Screening with cervical cytology alone, primary hrHPV testing alone, or cotesting can detect high-grade precancerous cervical lesions and cervical cancer. Screening women aged 21 to 65 years substantially reduces cervical cancer incidence and mortality. The harms of screening for cervical cancer in women aged 30 to 65 years are moderate. The USPSTF concludes with high certainty that the benefits of screening every 3 years with cytology alone in women aged 21 to 29 years substantially outweigh the harms. The USPSTF concludes with high certainty that the benefits of screening every 3 years with cytology alone, every 5 years with hrHPV testing alone, or every 5 years with both tests (cotesting) in women aged 30 to 65 years outweigh the harms. Screening women older than 65 years who have had adequate prior screening and women younger than 21 years does not provide significant benefit. Screening women who have had a hysterectomy with removal of the cervix for indications other than a high-grade precancerous lesion or cervical cancer provides no benefit. The USPSTF concludes with moderate to high certainty that screening women older than 65 years who have had adequate prior screening and are not otherwise at high risk for cervical cancer, screening women younger than 21 years, and screening women who have had a hysterectomy with removal of the cervix for indications other than a high-grade precancerous lesion or cervical cancer does not result in a positive net benefit.
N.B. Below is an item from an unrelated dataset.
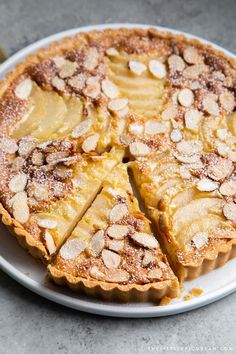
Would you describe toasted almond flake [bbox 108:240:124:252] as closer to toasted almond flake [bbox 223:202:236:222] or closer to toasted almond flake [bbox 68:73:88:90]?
toasted almond flake [bbox 223:202:236:222]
CONCLUSIONS AND RECOMMENDATION:

The USPSTF recommends screening for cervical cancer every 3 years with cervical cytology alone in women aged 21 to 29 years. (A recommendation) The USPSTF recommends screening every 3 years with cervical cytology alone, every 5 years with hrHPV testing alone, or every 5 years with hrHPV testing in combination with cytology (cotesting) in women aged 30 to 65 years. (A recommendation) The USPSTF recommends against screening for cervical cancer in women younger than 21 years. (D recommendation) The USPSTF recommends against screening for cervical cancer in women older than 65 years who have had adequate prior screening and are not otherwise at high risk for cervical cancer. (D recommendation) The USPSTF recommends against screening for cervical cancer in women who have had a hysterectomy with removal of the cervix and do not have a history of a high-grade precancerous lesion or cervical cancer. (D recommendation).